Aim
Reproduce word for word everything in the passage below on upskilling and employee retention from "Investing in Internal" down to "less expected route.".

Supplied text
Before you jump into the world of upskilling, it’s important to know what skills already exist within your company. A skills matrix will show where you’re missing expertise in your business. From there, you can create a map between existing talent sets that can be upskilled to fill these gaps and show your employees you’re investing in their future. 

“Before we can really get to the learning, I think we have to solve something even more important that should have been solved already. And that is determining what skills our people have now,” said Cadigan.  

In the past, companies have come to Cadigan saying they have a recruiting problem. When these same companies are asked to show all the skills their current employees have, the information doesn’t exist. 

“You can’t tell me you have a recruiting problem if you don’t know all the skills, abilities, capabilities and experiences of your existing staff,” Cadigan explained. “You have an awareness problem, and we need to solve that quickly.” 

Enter upskilling. 

“So many people walk out of a company when they could have done something else, but the company doesn’t know that they could have done it. The business isn’t aware that there’s a place they could have applied their skills in a different way,” said Cadigan.  

Let’s dig deeper into how upskilling can improve employee retention. 

How Employee Retention Can Improve With Upskilling

Investing in Internal Mobility 

One way you can improve employee retention through upskilling is by considering internal mobility. This might include following a traditional career path or involve digging into skill mapping and personal interests, a less expected route. 

Cadigan recalls an example of unconventional internal mobility at LinkedIn that promoted employee growth in a new field. The organization needed a large number of Python developers, yet people able to write the code were hard to come by. 

“The people who are doing Python now, what skills did they have before? And is there a correlation that we could draw between those skills to give us a higher level of confidence that prospective Python developers could be good with it and enjoy it?” he explained.  

“And we found a pattern. We mapped that to our employees and found about 15 people that had the attributes that gave us a good level of confidence that they could do this really well and learn it really quickly.” 

The identified employees were asked if they’d like to take part in a six-week bootcamp in lieu of their normal work to get them upskilled. 

“That capacity to grow is one of the most core muscles any organization should be focused on right now,” said Cadigan. “You’re not going to find that fully baked skill out in the open market anywhere near as fast as you used to, so you’ve got to be in the business of growing skills.” 

Identifying and sharing current or future high in-demand skills needed at your org can provide upskilling opportunities in unexpected places, giving you a chance to increase employee retention. 

Creating Career Security

We’ve all heard the term job security. But when you consider that phrase in the workforce’s current rapid rate of change, it can seem a bit narrow-minded. Why not think bigger and aim to provide your employees with career security to encourage their tenure at your organization? 

“I believe that learning is now part of the rewards compensation stack. The more you grow me and make me more capable for an uncertain future, the more likely I am to stay compared to my other choices,” said Cadigan. 

“If you promise that you’ll never let me go, I’m not going to believe you. But if you promise you’ll make me better and you’ll do everything you can, whether I get fired or laid off or the company goes under, I’m okay,” he explained. “This is where I think the challenge is. I believe increasingly talent wants to grow and learn more than anything … Don’t promise me job security. Promise me something bigger: career security.”

Listed entries
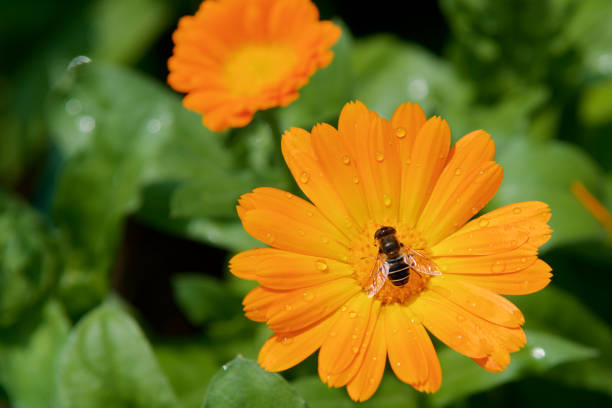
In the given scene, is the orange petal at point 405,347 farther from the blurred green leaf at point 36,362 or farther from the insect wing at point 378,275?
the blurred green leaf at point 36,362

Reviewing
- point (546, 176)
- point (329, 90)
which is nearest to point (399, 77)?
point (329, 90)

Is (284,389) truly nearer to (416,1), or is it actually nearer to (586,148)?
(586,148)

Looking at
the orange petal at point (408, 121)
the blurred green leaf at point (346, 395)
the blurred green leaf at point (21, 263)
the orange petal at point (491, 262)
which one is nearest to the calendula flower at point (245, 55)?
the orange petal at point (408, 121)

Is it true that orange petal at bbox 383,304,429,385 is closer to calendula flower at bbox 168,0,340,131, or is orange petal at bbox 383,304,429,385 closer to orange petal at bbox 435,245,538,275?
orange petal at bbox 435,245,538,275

Task response
Investing in Internal Mobility 

One way you can improve employee retention through upskilling is by considering internal mobility. This might include following a traditional career path or involve digging into skill mapping and personal interests, a less expected route.